PROBLEM DETAILS
Write out word for word the passage of the piece on the Pope's visit to Ireland starting at "But he has chosen, with" and ending at "not be underplayed.".

TEXT FOR ANALYSIS
+ + + + +
But he has chosen, with the backing of the broad consensus of the Presbyterian Church, to meet with the Pope and to generously welcome him to this country. Such a meeting will do much to create goodwill between the churches and perhaps re-boot inter-church cooperation and working to end the scandal of Christian division on this island.

This high-level meeting with the Pope is a first for any Irish Presbyterian Moderator, and its significance should not be underplayed.

Ironically, Arlene Foster probably has more in common with the Pope's views on same-sex marriage and abortion than the Cabinet ministers and parliamentarians in the South who will meet him and fawn over him for photographs that they can use in their various constituencies to demonstrate their oneness with this charismatic Pope.

But most of these same Irish politicians are responsible for the removal of the constitutional protection of the life of the unborn and will be implementing some of the most permissive abortion legislation in Europe. How these so-called Catholic politicians can square this with welcoming the Pope is a mystery.

But to faithful Catholics watching from the sidelines, their actions are hypocrisy on a staggering scale. The Pope should openly address the issue of abortion and reaffirm that it is one's Christian duty to protect the life of the unborn.

The life-affirming teaching of the Catholic Church is something to be re-emphasised, not hidden away. The referendum in the South has not and cannot sweep away Catholic teaching on this fundamentally important moral issue.

Pope Francis visits Ireland almost 40 years after another charismatic Pope, John Paul II. That visit saw a Church that was strong and vibrant. This Pope will visit a Church in decline, demoralised and needing re- evangelisation.

A two-day visit by this charismatic Pope will not achieve that, but it can kick-start that process of rebuilding.

The decline in the Church has been the result of two factors. First, the critical damage caused to the life of the Church by the devastating scandal of sexual abuse by priests has alienated many once faithful and trusting Catholics. It also should be said that the Church over-relied upon routine religious practice by the laity that had little intellectual Christian depth and was not properly rooted in modern religious thought.

Second, a universal and gradual rejection by a prosperous western Europe - including Ireland - of Catholic religious practice over the past 50 years, and the onset of an aggressive secularism, which though ostensibly liberal is in practice increasingly hostile to and intolerant of religious belief and practice.

It is particularly opposed to Christian values, even though these were the very foundation of western European culture.

Therefore, the Pope's visit is not just a major event for the Irish Catholic Church, but a challenge that could determine its long-term future.
+ + + + +
DATA EXTRACTS
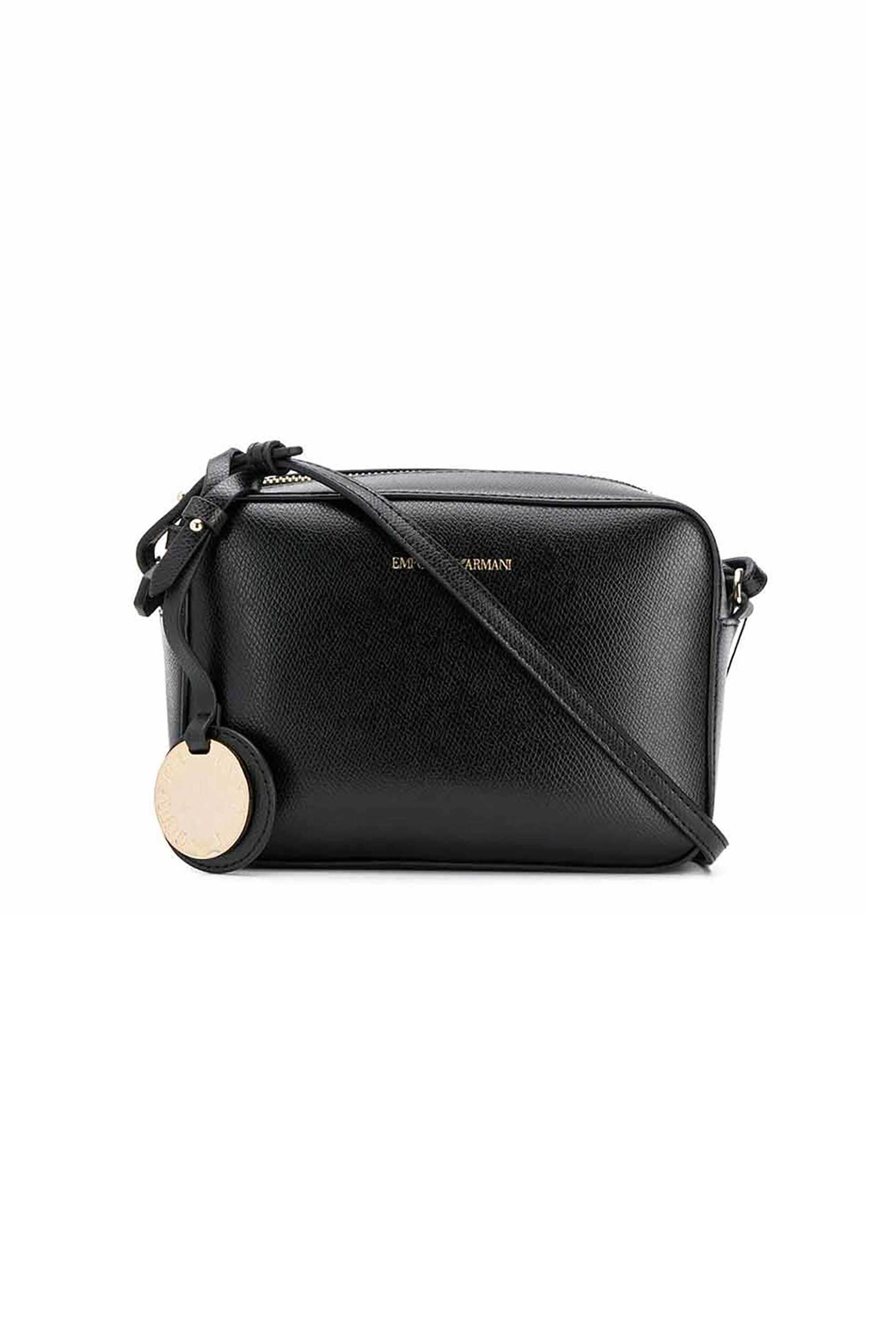 EMPORIO ARMANI Emporio Armani γυναικεία τσάντα mini crossbody μονόχρωμη με contrast logo print μπροστά - Y3B092YH15A Μαύρο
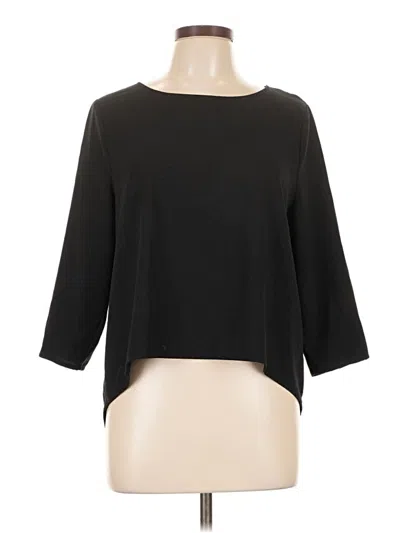 Pre-owned Jack By Bb Dakota 3/4 Sleeve T-shirt In Black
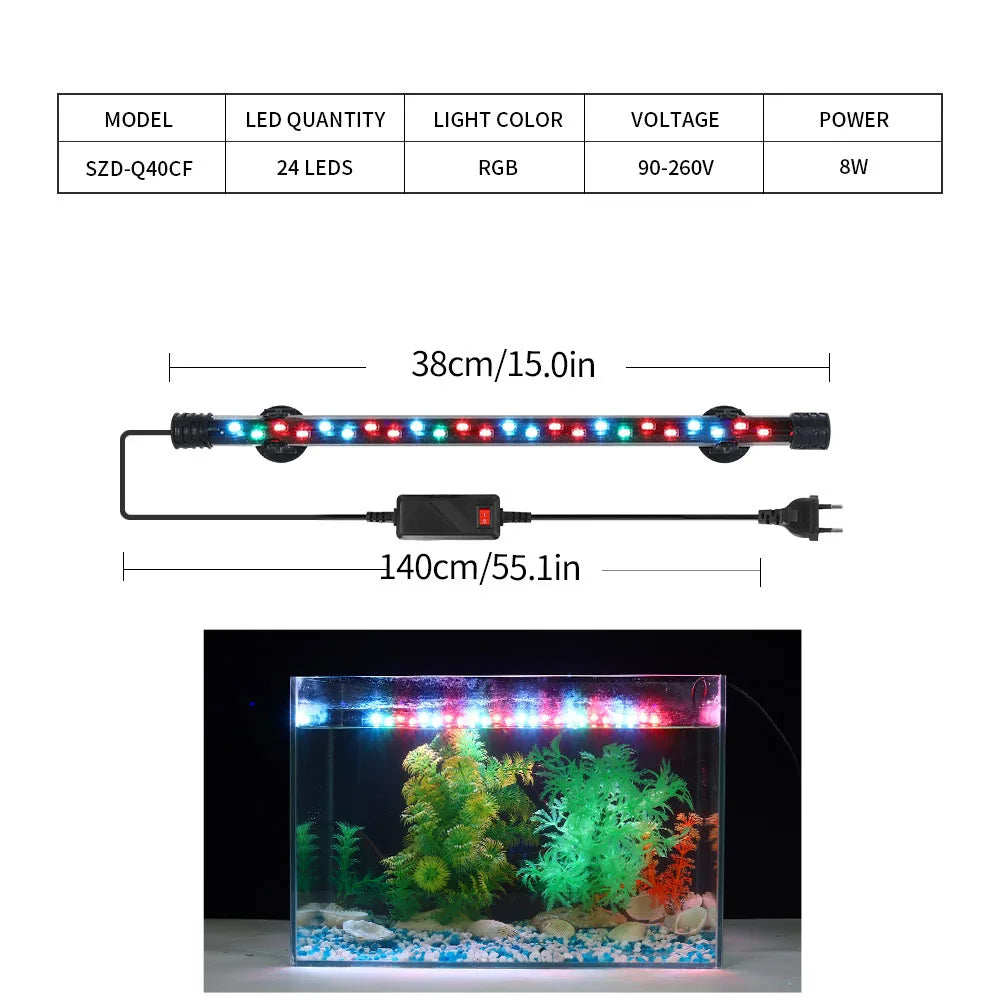LED Clip-On  Aquarium Light for Fish Tank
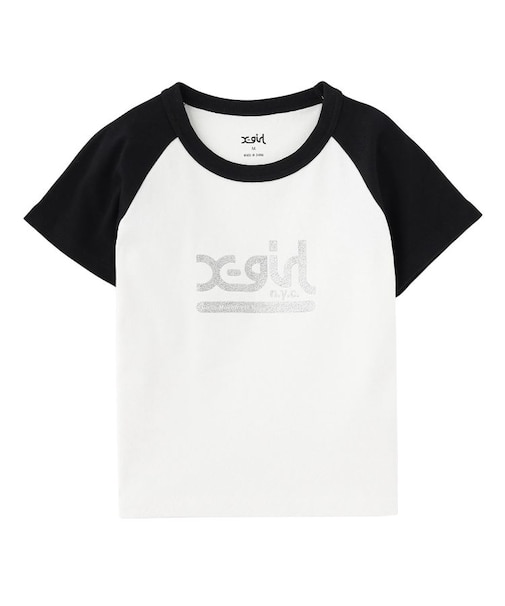 NYC MILLS LOGO RAGLAN S/S BABY TEE
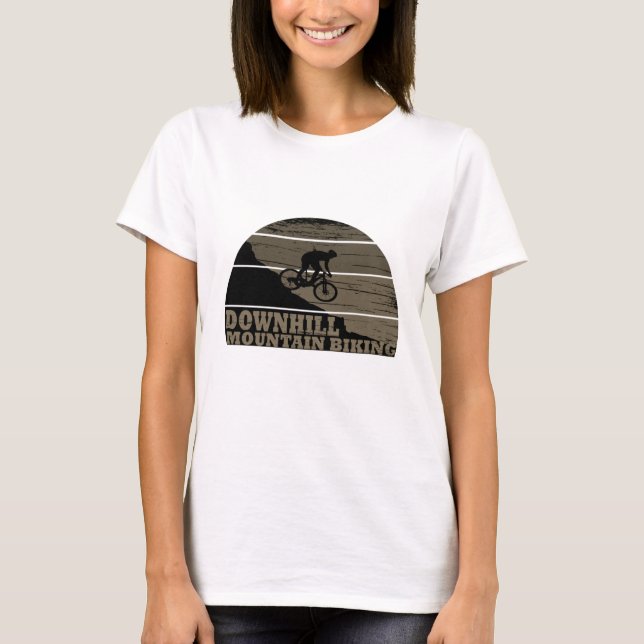 MTB Downhill Mountain Bike T-Shirt (Front)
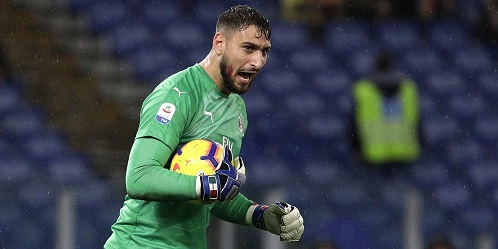 Kiper AC Milan,Gianluigi Donnarumma didenda usai ngamuk di bangku cadangan Napoli. (Foto: Istimewa)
+ + + + +
TASK RESULT
But he has chosen, with the backing of the broad consensus of the Presbyterian Church, to meet with the Pope and to generously welcome him to this country. Such a meeting will do much to create goodwill between the churches and perhaps re-boot inter-church cooperation and working to end the scandal of Christian division on this island.

This high-level meeting with the Pope is a first for any Irish Presbyterian Moderator, and its significance should not be underplayed.